Chemist Louis Pasteur once remarked that chance favors the prepared mind – a notion epitomized by University of Nebraska-Lincoln researchers who recently published fortuitous and potentially groundbreaking findings.
The study, published in the Journal of the American Chemical Society, highlighted how discoveries in the sub-disciplines of bio-catalytic and organic chemistry can yield a sophisticated molecule with useful biological properties. The findings could one day lead to a range of medical and biological applications, including improved blood pressure medications.
Led by David Berkowitz, a Willa Cather Professor of chemistry, the team revealed the surprising versatility of a bacterial enzyme while also unveiling an unexpected molecular rearrangement involving the organized shuffling of bonds.
The authors found that the enzyme, which originates from the bacterium Clostridium acetobutylicum, easily bonded and consistently reacted with two very different classes of molecules, or substrates.
The enzyme binds the two compound classes very selectively, Berkowitz said. In each case, it produced only one of two mirror images but unexpectedly exhibited opposite chirality – that is, a left- vs. right-handed orientation.

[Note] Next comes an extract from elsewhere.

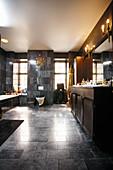Elegant bathroom with dark marble tiles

“That’s fascinating, and it means that there’s something really interesting about this (enzyme),” said Berkowitz, who currently directs the Chemistry Division at the National Science Foundation. “We refer to it as ‘active site plasticity.’ We’ve modeled it – we have a hypothesis about how the substrates bind and are transformed by the enzyme – but this is based on a computer’s simulation of what’s going on. We really want to understand that better, so that’s a future research direction.”
The team also demonstrated a generalizable method for rearranging the enzymatic products to form new carbon-sulfur bonds while preserving the handedness initially set by the enzyme.

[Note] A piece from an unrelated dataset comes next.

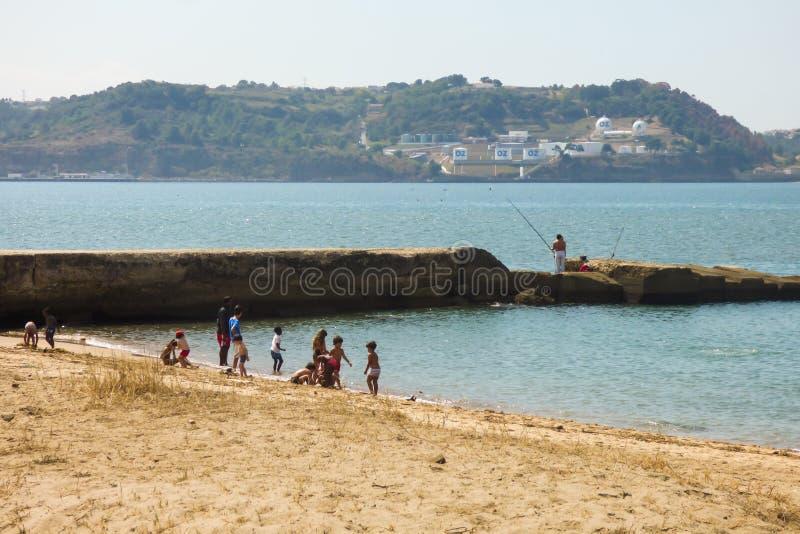 Kinder, die an Alges-Strand in Lissabon spielen lizenzfreie stockfotografie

Berkowitz and his colleagues initiated the rearrangements partly through fluorination. This introduction of fluorines accelerated the rearrangement’s half-time from 20 hours to roughly three minutes – among the fastest rates ever recorded.
The researchers further determined that the fluorination yielded an unusually favorable “entropy of activation,” meaning that the rearrangement costs less energy and requires a less orderly transition than typically expected.
“The special features that favor this rearrangement entropically also constitute an important future direction of our research,” Berkowitz said.
The team’s multi-stage method ultimately produced several compounds in the phosphonate family. The compounds featured in the study could disrupt the functioning of an enzyme shown to play a role in increasing blood pressure.
“That’s a particular enzyme for which drugs have really not yet been developed,” Berkowitz said. “It’s sort of an emerging target for hypertension, and we built a platform that could be used to create a library of good compound candidates for inhibiting it.”
The study’s molecular rearrangement actually came to the fore while co-author and recent doctoral graduate Kaushik Panigrahi was attempting to study a different one.
“The standard for this type of reaction is that you need to heat the molecules significantly,” Berkowitz said. “That’s how Kaushik discovered this; he was trying to make one compound, and it actually rearranged before he could even take a spectrum analysis. He said, ‘What’s going on here?’ And the two of us figured out that he had discovered something really special.”
Panigrahi and fellow doctoral student Greg Applegate recognized the opportunity to couple the molecular rearrangement with the bacterial enzyme, which Applegate was investigating as a “reporting enzyme” for a trademark method that Berkowitz’s group uses to track organic reactions in real time.
Two seemingly unrelated strands of research thus became entangled in what Berkowitz called a “hybrid method using tools of biology and organic chemistry in concert.”
“Sometimes the best science isn’t exactly what you planned to do,” he said. “Ultimately, what this study shows is that chemistry is an experimental science. Theory is great, but experiment can drive theory as much as theory drives experimentation.”
The study, which the journal featured as a “Spotlight” in its March 25 edition, was co-authored by Guillaume Malik, postdoctoral researcher in chemistry. The research was funded by the National Science Foundation.